◆ WHAT TO PRODUCE ◆
From the entries below, pull out every line that contains the string "candidates". Case matters.

[Rows of spatial question data]
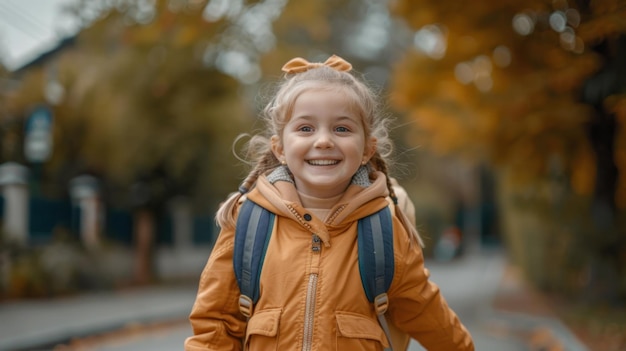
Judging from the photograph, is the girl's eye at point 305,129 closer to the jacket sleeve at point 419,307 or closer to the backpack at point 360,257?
the backpack at point 360,257

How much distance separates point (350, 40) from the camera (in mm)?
32812

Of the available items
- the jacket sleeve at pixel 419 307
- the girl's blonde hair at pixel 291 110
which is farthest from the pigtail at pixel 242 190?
the jacket sleeve at pixel 419 307

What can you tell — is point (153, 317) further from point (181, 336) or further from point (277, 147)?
point (277, 147)

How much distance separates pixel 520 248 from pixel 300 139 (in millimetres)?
18810

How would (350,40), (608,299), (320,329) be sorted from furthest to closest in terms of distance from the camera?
(350,40) → (608,299) → (320,329)

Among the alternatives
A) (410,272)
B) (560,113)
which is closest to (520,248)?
(560,113)

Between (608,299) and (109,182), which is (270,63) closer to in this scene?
(109,182)

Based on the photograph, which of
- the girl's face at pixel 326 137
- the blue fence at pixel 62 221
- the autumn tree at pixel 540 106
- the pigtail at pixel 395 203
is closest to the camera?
the girl's face at pixel 326 137

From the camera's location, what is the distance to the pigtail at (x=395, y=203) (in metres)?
2.58

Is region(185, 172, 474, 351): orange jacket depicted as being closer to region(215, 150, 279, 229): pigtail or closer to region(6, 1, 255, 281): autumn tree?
region(215, 150, 279, 229): pigtail

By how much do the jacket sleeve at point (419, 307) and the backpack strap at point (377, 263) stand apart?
43mm

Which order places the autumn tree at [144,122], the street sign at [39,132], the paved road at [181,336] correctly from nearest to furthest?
the paved road at [181,336]
the street sign at [39,132]
the autumn tree at [144,122]

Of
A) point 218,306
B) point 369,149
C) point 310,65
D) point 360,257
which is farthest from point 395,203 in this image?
point 218,306

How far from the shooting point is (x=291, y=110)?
99.0 inches
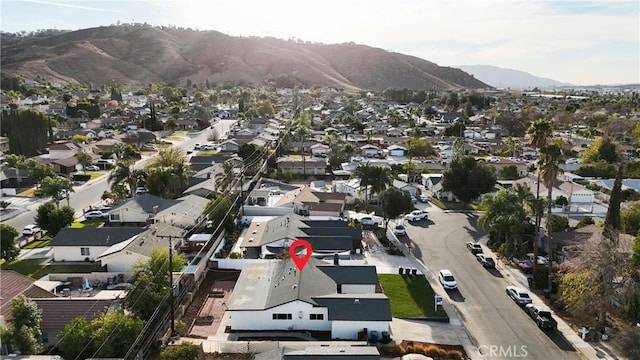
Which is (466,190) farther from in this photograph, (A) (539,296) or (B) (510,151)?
(B) (510,151)

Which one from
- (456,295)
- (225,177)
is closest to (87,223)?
(225,177)

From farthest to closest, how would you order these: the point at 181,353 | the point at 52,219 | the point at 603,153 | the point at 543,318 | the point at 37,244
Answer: the point at 603,153 → the point at 37,244 → the point at 52,219 → the point at 543,318 → the point at 181,353

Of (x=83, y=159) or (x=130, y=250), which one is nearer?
(x=130, y=250)

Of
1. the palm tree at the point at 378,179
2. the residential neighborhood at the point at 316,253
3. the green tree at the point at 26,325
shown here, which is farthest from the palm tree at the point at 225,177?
the green tree at the point at 26,325

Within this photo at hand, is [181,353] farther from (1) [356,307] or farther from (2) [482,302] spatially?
(2) [482,302]

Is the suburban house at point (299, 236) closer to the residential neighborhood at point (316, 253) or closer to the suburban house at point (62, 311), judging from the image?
the residential neighborhood at point (316, 253)

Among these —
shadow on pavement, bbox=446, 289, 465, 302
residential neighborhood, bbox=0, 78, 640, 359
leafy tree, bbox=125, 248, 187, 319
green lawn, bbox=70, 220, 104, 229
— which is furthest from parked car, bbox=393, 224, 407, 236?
green lawn, bbox=70, 220, 104, 229
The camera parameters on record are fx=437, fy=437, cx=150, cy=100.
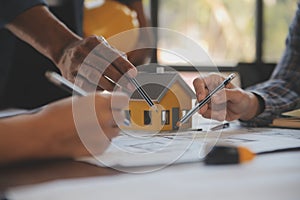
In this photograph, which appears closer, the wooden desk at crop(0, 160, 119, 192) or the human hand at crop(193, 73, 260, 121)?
the wooden desk at crop(0, 160, 119, 192)

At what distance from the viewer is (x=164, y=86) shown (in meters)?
0.63

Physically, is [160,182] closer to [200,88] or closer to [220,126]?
[200,88]

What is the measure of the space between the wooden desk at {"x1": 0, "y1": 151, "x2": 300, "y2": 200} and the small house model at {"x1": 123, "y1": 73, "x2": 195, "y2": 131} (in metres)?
0.12

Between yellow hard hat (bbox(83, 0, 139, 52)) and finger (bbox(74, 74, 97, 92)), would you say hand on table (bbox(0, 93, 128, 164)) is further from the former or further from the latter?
yellow hard hat (bbox(83, 0, 139, 52))

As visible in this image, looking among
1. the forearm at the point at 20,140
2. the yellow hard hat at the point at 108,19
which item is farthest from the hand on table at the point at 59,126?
the yellow hard hat at the point at 108,19

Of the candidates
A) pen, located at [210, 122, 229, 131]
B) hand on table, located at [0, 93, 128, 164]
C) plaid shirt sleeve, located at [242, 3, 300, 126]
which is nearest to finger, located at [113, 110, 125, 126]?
hand on table, located at [0, 93, 128, 164]

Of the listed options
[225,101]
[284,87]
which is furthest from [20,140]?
[284,87]

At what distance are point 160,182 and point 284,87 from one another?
68 centimetres

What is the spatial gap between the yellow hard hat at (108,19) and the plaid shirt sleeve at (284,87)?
0.35 metres

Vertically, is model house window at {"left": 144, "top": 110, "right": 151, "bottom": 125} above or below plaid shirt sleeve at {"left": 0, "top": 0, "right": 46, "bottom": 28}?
below

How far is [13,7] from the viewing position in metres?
0.71

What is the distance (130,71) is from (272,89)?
497mm

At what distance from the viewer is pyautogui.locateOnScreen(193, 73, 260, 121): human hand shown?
2.24 feet

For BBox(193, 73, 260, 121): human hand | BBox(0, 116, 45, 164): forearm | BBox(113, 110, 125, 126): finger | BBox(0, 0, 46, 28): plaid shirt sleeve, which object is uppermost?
BBox(0, 0, 46, 28): plaid shirt sleeve
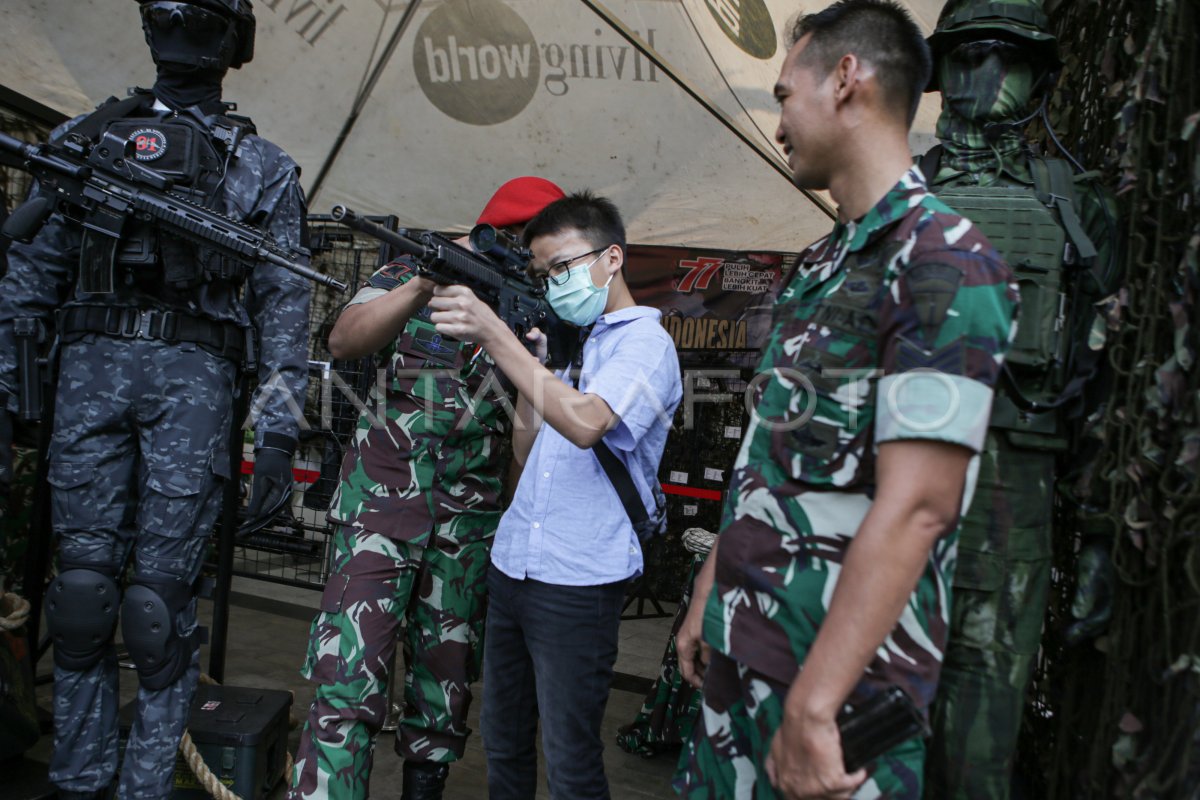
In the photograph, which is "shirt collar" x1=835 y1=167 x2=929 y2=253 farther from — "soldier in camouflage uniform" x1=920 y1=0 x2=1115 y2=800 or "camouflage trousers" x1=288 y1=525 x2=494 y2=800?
"camouflage trousers" x1=288 y1=525 x2=494 y2=800

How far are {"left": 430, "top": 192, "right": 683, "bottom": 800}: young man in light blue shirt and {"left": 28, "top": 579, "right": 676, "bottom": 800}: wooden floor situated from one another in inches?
40.2

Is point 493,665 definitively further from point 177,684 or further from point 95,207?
point 95,207

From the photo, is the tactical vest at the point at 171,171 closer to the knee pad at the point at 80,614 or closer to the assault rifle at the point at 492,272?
the assault rifle at the point at 492,272

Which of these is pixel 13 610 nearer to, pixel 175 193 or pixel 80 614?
pixel 80 614

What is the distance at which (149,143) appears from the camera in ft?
8.10

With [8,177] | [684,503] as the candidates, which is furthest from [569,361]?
[684,503]

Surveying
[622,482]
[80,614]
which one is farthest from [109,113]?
[622,482]

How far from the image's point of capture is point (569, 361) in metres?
2.42

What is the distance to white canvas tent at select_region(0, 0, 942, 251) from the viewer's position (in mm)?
3678

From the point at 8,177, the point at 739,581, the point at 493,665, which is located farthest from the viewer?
the point at 8,177

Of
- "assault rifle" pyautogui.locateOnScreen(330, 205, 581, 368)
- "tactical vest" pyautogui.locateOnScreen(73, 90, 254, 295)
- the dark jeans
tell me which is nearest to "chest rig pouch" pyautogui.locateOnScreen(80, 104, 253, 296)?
"tactical vest" pyautogui.locateOnScreen(73, 90, 254, 295)

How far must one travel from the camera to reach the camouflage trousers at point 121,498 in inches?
93.4

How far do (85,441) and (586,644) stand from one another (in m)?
1.51

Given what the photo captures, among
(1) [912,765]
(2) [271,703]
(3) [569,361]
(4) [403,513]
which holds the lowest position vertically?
(2) [271,703]
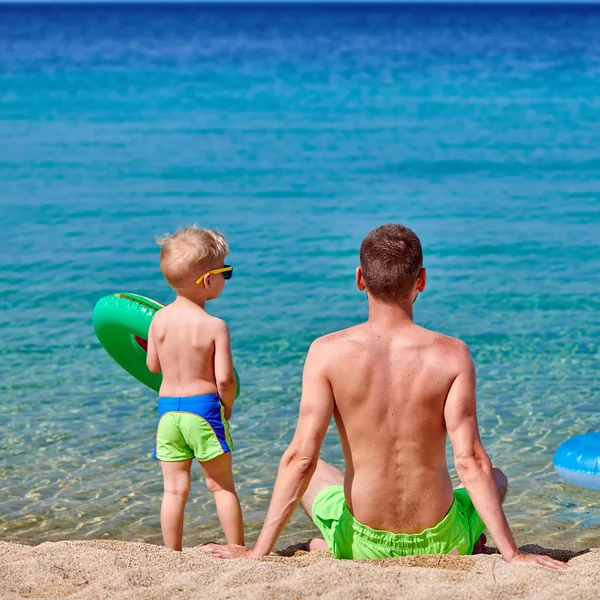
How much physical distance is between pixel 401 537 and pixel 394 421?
461 millimetres

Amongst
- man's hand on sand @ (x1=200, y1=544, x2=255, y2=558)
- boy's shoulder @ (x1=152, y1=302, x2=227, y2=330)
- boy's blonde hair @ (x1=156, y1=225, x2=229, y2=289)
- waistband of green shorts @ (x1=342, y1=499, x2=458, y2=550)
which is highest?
boy's blonde hair @ (x1=156, y1=225, x2=229, y2=289)

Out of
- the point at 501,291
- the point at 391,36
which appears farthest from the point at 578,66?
the point at 501,291

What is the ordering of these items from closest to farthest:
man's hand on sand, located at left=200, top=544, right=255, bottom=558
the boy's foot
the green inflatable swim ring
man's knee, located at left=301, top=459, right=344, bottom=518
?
man's hand on sand, located at left=200, top=544, right=255, bottom=558, the boy's foot, man's knee, located at left=301, top=459, right=344, bottom=518, the green inflatable swim ring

◆ TASK RESPONSE ◆
Of the candidates
With [8,177] | [684,503] as the candidates, which is furthest from [569,361]?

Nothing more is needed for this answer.